En esa filosofía del trepado por la montaña social, y en medio de un sistema de todos contra todos, de envidiados y envidiosos, el atajo es validado como justo, no importa que no sea legal. Y eso es precisamente lo que vieron los saqueadores de Concepción en esos días sin policías suficientes para controlarlos: la oportunidad de un atajo hacia los TVs de plasma, las refrigeradoras de dos puertas, las bicicletas importadas, las casacas de cuero, etc. Todo válido, justificado por la noción de que el fin supremo de su existencia (la obtención de un bien) justifica los medios. Si los ricos hacen grandes negocios (y grandes estafas) amparados por el Estado, por la Ley, entonces los que no son ricos tienen el derecho de hacer eso mismo, pero a otra escala, rompiendo vidrios y forzando puertas metálicas, y fuera de la ley. Dos caras de lo mismo, un sistema que de afuera se ve exitoso pero que en realidad deshumaniza a las personas hasta convertirlas en lo que mostraron las imágenes a pocos días del terremoto. En ese proceso de mercantilización, de deshumanización, se desechan, por inútiles, por estorbar en el camino, las ideas de solidaridad, de generosidad, de compartir y disfrutar en comunidad lo que se tiene. Desaparece así la noción del valor de los demás, y queda el individuo solo (o con su familia nuclear), convertido gradualmente en animal babeante y agresivo, con instintos pero sin ideas, aturdido en medio de una noche peligrosa, sin saber a quién atacar. Una triste postal de lo que el neoliberalismo le puede hacer a una sociedad que los demás aplauden.
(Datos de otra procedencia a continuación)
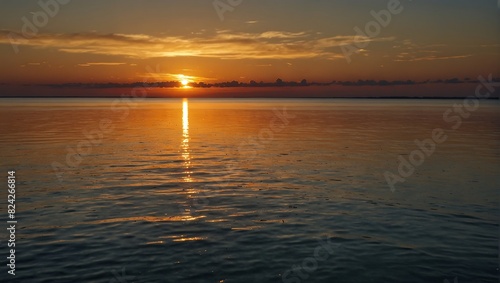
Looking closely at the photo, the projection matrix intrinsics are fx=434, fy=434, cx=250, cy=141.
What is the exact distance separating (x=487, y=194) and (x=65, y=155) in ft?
118

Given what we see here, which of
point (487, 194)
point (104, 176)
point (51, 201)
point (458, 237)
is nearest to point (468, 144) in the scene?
point (487, 194)

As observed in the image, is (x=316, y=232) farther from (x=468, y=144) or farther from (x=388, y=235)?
(x=468, y=144)

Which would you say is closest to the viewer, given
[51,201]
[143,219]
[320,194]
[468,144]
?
[143,219]

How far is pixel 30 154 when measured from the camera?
42.1m

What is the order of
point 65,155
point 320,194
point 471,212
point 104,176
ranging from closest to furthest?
point 471,212 → point 320,194 → point 104,176 → point 65,155

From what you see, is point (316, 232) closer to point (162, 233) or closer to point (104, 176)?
point (162, 233)

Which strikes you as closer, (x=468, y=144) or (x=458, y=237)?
(x=458, y=237)
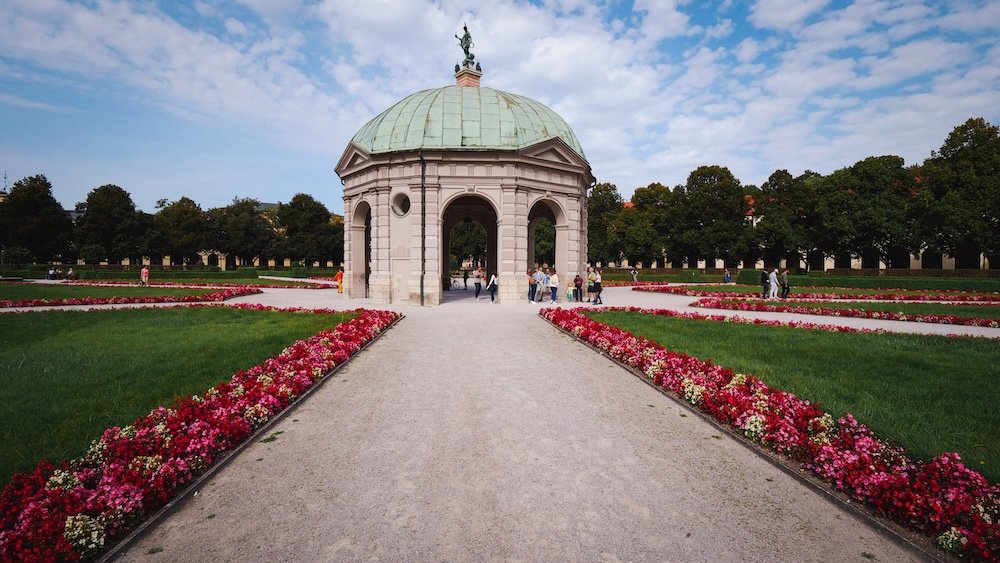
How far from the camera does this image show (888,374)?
9.31 metres

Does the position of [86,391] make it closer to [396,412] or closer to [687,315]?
[396,412]

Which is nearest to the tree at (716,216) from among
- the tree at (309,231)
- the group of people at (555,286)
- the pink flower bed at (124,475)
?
the group of people at (555,286)

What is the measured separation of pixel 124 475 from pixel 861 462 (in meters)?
7.50

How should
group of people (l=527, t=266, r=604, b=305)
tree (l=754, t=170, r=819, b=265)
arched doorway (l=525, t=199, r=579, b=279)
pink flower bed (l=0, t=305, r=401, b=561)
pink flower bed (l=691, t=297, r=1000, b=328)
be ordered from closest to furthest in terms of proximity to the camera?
1. pink flower bed (l=0, t=305, r=401, b=561)
2. pink flower bed (l=691, t=297, r=1000, b=328)
3. group of people (l=527, t=266, r=604, b=305)
4. arched doorway (l=525, t=199, r=579, b=279)
5. tree (l=754, t=170, r=819, b=265)

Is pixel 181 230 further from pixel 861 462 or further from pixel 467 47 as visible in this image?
pixel 861 462

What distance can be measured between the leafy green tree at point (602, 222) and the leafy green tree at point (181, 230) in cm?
6286

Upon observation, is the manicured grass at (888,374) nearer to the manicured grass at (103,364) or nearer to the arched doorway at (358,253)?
the manicured grass at (103,364)

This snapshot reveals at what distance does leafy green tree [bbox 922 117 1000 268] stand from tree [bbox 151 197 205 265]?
95752 mm

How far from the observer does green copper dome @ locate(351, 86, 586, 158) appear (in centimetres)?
2517

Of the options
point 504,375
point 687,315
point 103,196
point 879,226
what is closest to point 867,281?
point 879,226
Para no terminar con tono de velorio, tal vez sea buena idea arrojar una vez más una piedra a la laguna quieta de la certeza y la conclusión. Allá va. Hay muchos chilenos que resisten, como los galos a los romanos en Astérix, y se niegan a obedecer a la gran máquina, chilenos que hacen suyo ese dicho de idealismo aggiornado que dice “antes luchaba por cambiar el mundo, ahora lucho por que el mundo no me cambie a mí”. Ellos son muchos aunque son una gran minoría, pero poco les importa la paradoja numérica o la correlación de fuerzas, porque para la gente con valores –aunque ganen poco y pierdan a menudo– la partida no termina en la llegada.